Bizarre Behavior with REGEXP_MATCH in Google Big Query
-
21-12-2019 - |
Question
I'm seeing very bizarre behavior with the REGEXP_MATCH
function in google big query. The function appears to work perfectly fine for public data but is not working on my dataset. I have a dataset imported from the csv with the first two lines (first is header row which all becomes the schema where everything is a string), there's a lot more but the following is the only relevant data for this case.
"id","common_name","botanical_name","low_hardiness_zone","high_hardiness_zone","type","exposure_min","exposure_max","moisture_min","moisture_max"
"plant1","Abelia","Abelia zanderi 'Conti (Confetti)'","5b","9a","Shrub","Partial Sun","Full Sun","Dry","Dry"
When I run the query:
SELECT * FROM [PlantLink_Plant_Types.plant_data_set]

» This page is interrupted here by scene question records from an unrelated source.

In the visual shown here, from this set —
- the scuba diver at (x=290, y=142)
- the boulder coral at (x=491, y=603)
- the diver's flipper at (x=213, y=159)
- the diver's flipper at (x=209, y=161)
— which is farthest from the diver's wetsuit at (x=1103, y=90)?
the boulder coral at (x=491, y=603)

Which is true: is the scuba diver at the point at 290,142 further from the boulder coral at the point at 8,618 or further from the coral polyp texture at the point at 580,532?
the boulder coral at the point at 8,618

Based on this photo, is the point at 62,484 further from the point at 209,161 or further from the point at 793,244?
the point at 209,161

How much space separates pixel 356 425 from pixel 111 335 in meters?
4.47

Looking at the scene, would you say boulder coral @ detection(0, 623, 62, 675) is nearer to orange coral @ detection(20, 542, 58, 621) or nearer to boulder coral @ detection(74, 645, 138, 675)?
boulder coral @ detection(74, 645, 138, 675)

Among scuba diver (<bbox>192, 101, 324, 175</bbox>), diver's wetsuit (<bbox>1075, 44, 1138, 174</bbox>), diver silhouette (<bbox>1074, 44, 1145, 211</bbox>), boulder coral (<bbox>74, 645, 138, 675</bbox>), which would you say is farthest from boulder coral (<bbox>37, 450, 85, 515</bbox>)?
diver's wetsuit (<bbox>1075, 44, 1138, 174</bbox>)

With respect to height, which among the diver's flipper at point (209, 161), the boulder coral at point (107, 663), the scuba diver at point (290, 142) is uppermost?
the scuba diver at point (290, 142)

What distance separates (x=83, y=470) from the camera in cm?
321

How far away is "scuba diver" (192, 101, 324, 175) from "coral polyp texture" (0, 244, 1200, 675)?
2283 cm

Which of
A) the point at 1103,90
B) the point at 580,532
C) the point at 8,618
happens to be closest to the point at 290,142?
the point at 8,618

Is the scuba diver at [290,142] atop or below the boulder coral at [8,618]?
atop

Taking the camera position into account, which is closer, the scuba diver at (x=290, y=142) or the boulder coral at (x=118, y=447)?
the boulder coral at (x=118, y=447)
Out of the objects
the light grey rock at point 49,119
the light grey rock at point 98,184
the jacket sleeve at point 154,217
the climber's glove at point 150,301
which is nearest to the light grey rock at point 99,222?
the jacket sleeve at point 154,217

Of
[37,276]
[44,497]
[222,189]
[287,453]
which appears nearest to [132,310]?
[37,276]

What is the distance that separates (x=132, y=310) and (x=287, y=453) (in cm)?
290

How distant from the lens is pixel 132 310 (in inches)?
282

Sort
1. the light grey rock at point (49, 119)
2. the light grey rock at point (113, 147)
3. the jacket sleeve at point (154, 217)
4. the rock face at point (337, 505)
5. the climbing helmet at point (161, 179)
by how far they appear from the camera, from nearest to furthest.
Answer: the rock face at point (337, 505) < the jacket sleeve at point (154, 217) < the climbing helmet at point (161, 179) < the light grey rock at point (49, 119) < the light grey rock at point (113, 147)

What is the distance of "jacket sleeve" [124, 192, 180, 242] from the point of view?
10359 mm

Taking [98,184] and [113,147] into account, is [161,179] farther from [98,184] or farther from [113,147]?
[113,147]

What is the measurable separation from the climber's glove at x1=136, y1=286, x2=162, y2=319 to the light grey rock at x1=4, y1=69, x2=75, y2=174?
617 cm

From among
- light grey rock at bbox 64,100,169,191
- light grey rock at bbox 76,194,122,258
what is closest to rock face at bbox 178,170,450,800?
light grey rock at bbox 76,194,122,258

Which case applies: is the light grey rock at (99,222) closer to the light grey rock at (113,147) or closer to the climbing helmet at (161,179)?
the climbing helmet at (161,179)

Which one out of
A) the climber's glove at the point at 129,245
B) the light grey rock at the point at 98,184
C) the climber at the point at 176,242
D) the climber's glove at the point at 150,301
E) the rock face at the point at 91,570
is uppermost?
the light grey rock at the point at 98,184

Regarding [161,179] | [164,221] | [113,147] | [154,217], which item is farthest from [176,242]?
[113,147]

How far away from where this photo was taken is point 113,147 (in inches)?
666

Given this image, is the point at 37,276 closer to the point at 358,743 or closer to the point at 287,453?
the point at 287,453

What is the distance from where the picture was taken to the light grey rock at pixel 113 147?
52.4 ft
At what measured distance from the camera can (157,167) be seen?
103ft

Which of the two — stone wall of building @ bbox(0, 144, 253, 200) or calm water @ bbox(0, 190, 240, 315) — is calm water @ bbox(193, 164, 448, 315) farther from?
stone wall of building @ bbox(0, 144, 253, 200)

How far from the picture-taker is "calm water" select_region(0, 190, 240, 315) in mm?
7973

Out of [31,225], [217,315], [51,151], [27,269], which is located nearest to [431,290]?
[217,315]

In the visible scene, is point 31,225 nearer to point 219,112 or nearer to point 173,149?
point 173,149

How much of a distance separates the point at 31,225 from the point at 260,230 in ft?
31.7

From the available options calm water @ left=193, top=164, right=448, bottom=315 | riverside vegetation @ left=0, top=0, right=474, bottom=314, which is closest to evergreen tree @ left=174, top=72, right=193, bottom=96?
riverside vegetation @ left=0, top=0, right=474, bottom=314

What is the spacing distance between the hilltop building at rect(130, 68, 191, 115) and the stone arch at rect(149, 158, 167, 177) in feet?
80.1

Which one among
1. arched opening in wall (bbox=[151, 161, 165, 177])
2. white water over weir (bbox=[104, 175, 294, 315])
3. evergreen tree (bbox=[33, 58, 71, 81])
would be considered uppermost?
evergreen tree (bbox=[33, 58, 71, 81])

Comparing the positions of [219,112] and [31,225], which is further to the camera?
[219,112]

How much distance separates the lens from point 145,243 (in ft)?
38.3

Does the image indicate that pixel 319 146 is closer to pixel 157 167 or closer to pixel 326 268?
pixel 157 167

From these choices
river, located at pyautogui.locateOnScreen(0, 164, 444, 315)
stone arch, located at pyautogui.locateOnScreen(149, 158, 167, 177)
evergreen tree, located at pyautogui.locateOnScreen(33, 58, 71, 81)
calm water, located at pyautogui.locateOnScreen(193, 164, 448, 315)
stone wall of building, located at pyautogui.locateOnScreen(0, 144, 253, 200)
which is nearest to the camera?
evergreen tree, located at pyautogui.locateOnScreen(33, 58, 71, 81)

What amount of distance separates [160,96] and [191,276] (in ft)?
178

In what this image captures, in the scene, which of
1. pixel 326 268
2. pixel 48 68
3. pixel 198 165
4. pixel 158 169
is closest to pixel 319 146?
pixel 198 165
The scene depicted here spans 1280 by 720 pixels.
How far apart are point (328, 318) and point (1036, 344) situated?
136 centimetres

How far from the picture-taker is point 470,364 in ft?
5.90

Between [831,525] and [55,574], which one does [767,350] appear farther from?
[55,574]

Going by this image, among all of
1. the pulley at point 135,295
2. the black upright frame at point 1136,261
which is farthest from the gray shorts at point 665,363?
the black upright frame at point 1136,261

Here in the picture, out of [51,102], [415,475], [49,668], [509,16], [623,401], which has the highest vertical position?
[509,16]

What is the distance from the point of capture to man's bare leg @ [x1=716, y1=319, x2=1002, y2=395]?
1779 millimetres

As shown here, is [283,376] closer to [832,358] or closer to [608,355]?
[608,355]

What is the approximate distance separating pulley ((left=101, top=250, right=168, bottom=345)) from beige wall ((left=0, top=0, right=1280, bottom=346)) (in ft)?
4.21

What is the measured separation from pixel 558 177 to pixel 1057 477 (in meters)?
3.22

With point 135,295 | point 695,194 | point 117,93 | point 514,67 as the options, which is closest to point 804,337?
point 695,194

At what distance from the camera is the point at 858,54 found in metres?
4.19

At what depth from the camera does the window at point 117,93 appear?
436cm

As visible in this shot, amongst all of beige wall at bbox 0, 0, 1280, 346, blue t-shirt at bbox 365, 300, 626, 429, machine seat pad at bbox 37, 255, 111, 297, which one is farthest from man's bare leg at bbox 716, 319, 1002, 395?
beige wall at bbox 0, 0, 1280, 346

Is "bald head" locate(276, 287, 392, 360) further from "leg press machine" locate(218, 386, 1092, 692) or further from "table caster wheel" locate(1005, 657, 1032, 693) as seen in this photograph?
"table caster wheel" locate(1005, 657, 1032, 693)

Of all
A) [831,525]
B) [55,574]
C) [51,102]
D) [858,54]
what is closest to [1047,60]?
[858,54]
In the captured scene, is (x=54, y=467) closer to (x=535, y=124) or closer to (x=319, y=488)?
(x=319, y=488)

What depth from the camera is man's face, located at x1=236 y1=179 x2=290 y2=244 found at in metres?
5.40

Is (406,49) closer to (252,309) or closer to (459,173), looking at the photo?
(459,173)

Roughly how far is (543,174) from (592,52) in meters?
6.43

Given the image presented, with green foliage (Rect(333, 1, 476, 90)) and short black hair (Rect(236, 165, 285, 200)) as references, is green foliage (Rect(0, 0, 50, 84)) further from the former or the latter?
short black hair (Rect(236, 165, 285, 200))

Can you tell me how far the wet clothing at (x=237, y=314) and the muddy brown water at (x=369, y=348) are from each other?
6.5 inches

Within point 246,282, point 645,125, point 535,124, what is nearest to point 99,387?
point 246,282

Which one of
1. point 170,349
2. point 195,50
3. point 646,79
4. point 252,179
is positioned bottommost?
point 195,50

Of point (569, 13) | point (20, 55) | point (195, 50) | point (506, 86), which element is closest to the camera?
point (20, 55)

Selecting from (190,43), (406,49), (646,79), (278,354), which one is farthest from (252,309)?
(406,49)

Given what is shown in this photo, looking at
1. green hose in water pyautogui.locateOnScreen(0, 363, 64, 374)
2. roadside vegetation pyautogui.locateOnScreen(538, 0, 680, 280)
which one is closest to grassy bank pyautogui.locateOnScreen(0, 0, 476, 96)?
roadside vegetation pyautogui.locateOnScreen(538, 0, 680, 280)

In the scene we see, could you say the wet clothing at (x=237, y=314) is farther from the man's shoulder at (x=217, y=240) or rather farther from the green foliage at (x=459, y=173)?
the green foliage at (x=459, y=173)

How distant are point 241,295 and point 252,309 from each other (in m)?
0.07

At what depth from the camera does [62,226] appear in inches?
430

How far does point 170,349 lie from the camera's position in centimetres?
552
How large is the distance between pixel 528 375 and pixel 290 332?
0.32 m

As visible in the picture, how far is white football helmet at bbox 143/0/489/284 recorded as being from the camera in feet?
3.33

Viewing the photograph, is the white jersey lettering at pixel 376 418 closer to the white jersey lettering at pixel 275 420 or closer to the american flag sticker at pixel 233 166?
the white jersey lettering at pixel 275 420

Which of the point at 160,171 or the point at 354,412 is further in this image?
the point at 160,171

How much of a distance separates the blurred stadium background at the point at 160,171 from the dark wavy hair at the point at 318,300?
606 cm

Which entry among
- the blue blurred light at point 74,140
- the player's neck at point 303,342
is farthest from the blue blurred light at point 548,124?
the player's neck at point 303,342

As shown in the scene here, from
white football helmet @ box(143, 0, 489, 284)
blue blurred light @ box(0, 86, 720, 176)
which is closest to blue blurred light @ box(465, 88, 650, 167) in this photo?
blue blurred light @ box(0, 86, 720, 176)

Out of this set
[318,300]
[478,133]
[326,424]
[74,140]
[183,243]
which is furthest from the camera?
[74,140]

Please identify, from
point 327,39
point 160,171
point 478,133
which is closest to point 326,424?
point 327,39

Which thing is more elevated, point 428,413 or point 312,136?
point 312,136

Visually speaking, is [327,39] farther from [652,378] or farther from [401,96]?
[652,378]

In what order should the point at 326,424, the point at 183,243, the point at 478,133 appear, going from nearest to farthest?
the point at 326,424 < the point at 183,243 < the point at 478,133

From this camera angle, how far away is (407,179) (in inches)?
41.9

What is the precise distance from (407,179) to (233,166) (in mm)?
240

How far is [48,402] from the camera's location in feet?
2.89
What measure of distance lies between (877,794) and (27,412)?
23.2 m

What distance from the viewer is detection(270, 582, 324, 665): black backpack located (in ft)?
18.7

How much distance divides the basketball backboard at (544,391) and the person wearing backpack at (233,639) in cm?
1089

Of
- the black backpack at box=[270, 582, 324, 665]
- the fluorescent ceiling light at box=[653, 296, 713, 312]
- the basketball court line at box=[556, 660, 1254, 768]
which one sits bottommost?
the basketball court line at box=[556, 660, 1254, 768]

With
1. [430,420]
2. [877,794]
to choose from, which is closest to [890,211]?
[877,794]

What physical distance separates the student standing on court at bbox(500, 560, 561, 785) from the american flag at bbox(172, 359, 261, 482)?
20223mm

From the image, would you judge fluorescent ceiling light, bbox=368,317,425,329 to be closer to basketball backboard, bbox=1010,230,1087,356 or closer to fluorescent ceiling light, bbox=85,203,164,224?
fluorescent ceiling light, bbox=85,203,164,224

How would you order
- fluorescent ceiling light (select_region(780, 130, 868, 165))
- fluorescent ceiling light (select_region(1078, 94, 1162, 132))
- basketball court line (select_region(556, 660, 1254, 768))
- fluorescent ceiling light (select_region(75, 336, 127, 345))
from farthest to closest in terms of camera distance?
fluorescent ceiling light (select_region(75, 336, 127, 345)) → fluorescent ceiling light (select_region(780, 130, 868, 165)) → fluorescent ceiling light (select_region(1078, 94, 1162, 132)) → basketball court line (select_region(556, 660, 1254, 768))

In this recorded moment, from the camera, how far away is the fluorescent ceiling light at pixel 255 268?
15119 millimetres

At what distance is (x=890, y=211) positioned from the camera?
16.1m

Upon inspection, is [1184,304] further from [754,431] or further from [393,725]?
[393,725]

WHERE REGEXP_MATCH('common_name',r'.*')
I get every result.
However, when I run the query:
SELECT * FROM [PlantLink_Plant_Types.plant_data_set]
WHERE REGEXP_MATCH('common_name',r'A.*')
I get no results, which is really weird because the plant common name Abelia starts with an A.
Now my regex magic is not that strong, but I am pretty sure the pattern is not at fault. Additionally I've run the public dataset test queries with REGEXP_MATCH
and they run correctly. Does anyone have any clue why REGEXP_MATCH
would not always function as advertised?
Solution
Note:
- REGEXP_MATCH('common_name',r'.*') matches the string 'common_name'
while
- REGEXP_MATCH(common_name,r'.*') matches a field in your table that is called common_name
the 1st one is always true and therefore you get all results. I guess you wanted to refer the content of the field, so you need to use the second one.
- REGEXP_MATCH(common_name,r'A.*') should return all records that field common_name contains "A".
hope this helps.
OTHER TIPS
Issue is the string 'common_name' does not start with 'A'.
Check this:
REGEXP_MATCH('common_name',r'.*')
: All results.REGEXP_MATCH('common_name',r'A.*')
: No results.REGEXP_MATCH('common_name',r'c.*')
: All results.REGEXP_MATCH(common_name,r'A.*')
: All results that somewhere have an 'A'.
:)